Lord of Illusions stars Scott Bakula and Famke Janssen as private detective Harry D'Amour and Xenia Onatopp before she started doing kegels, respectively.

When I was browsing Tubi one night, looking for something to distract me from my pathetic life, I almost scrolled past this film before I read the description and recognized the name of the main character from The Scarlet Gospels—which is a really great book by Barker and a pseudo sequel to The Hellbound Heart, the novella that Hellraiser is based on.

The film isn't amazing but it's neat to see Bakula playing a character whom I always pictured looking more like Paul Blackthorne, because every paranormal P.I. looks like Harry Dresden in my mind.

Xenia Onatopp from Golden Eye riding a corpse in a coffin from Lord of Illusions
Ziggy is Onatopp of this one.

Warm Bodies

A few people I know have avoided watching Warm Bodies because they don't like Kristen Stewart. Even when I tell them that she isn't in this movie and the main actress, Teresa Palmer, just looks a lot like her, they still refuse to give it a chance for some reason. This is the damage that Twilight and the mormons have done to the world.

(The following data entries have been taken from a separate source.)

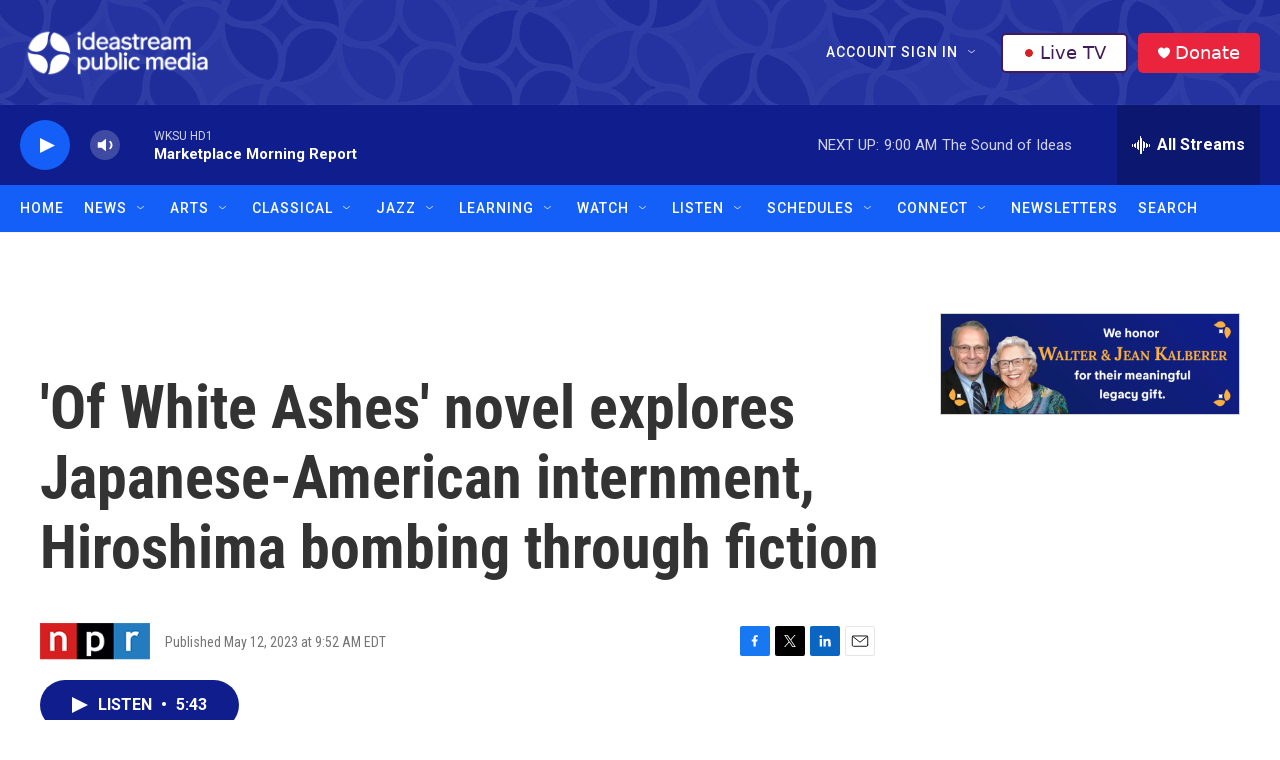

--- FILE ---
content_type: text/html; charset=utf-8
request_url: https://www.google.com/recaptcha/api2/aframe
body_size: 183
content:
<!DOCTYPE HTML><html><head><meta http-equiv="content-type" content="text/html; charset=UTF-8"></head><body><script nonce="-nnA1HCIUhrZ-icDMXcVWA">/** Anti-fraud and anti-abuse applications only. See google.com/recaptcha */ try{var clients={'sodar':'https://pagead2.googlesyndication.com/pagead/sodar?'};window.addEventListener("message",function(a){try{if(a.source===window.parent){var b=JSON.parse(a.data);var c=clients[b['id']];if(c){var d=document.createElement('img');d.src=c+b['params']+'&rc='+(localStorage.getItem("rc::a")?sessionStorage.getItem("rc::b"):"");window.document.body.appendChild(d);sessionStorage.setItem("rc::e",parseInt(sessionStorage.getItem("rc::e")||0)+1);localStorage.setItem("rc::h",'1769003486113');}}}catch(b){}});window.parent.postMessage("_grecaptcha_ready", "*");}catch(b){}</script></body></html>

--- FILE ---
content_type: text/css
request_url: https://tags.srv.stackadapt.com/sa.css
body_size: -11
content:
:root {
    --sa-uid: '0-ae2aad5a-fc2d-57b7-7c33-46c406b27d54';
}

It's a shame because this is the best film in the "zombies, but what if...?" genre that I've seen so far. Warm Bodies is "zombies, but what if romantic comedy?" just like Fido is "zombies, but what if pets and also maybe sometimes fucktoys 👉👈?"

Kristen Stewart's face Photoshopped onto R's body from Warm Bodies, laying on the floor next to Julie, played by Teresa Palmer.
Only technically still warm.

The Return of the Living Dead

Now we're finally getting to the top of the bottom of horror films.

If you like George A. Romero's "[Fill in the Blank] of the Dead" series, you'll... probably hate Return of the Living Dead, honestly. Both of them branched off from Night of the Living Dead when the writers, Romero and John Russo, couldn't agree on what to do with the story going forward.

Russo's "Return" films are pretty much the antithesis to Romero's series. The inarguably more successful "... of the Dead" films are all about using the zombie apocalypse as a backdrop for social commentary. Return of the Living Dead, meanwhile, uses zombies for gore and an excuse to show tits in a graveyard. There isn't even really an apocalypse to be had since the infection never spreads beyond a single town in any of the five films released to date.

I like most of Romero's zombie films, but none of them are as good in my opinion as the first and third "Return" movies. The rest of the series is pretty terrible, but 1 & 3 are amazing. Return of the Living Dead is the film that invented the concept of brain-eating zombies that have been referenced and parodied endlessly from The Simpsons to The X-Files. However, these ironically aren't the mindless idiot zombies from Romero's films that wander aimlessly through shopping malls and vote Conservative. The zombies in RotLD are fully conscious, remember their old lives, and are in constant pain as they feel their bodies slowly rotting away, just like a Liberal. That's the best horror movie monster pathos I've seen since Frankenstein's monster got chased out of town for looking like Fred Gwynn.

Justin Trudeau's face on Trash's body from Return of the Living Dead
Brought to you by the Government of Canada.

And with that, another Valentine's Day has concluded and the corpse of Saint Valentine can go back to masturbating in his grave until next year. Let me know which of these four films was your favourite to masturbate to.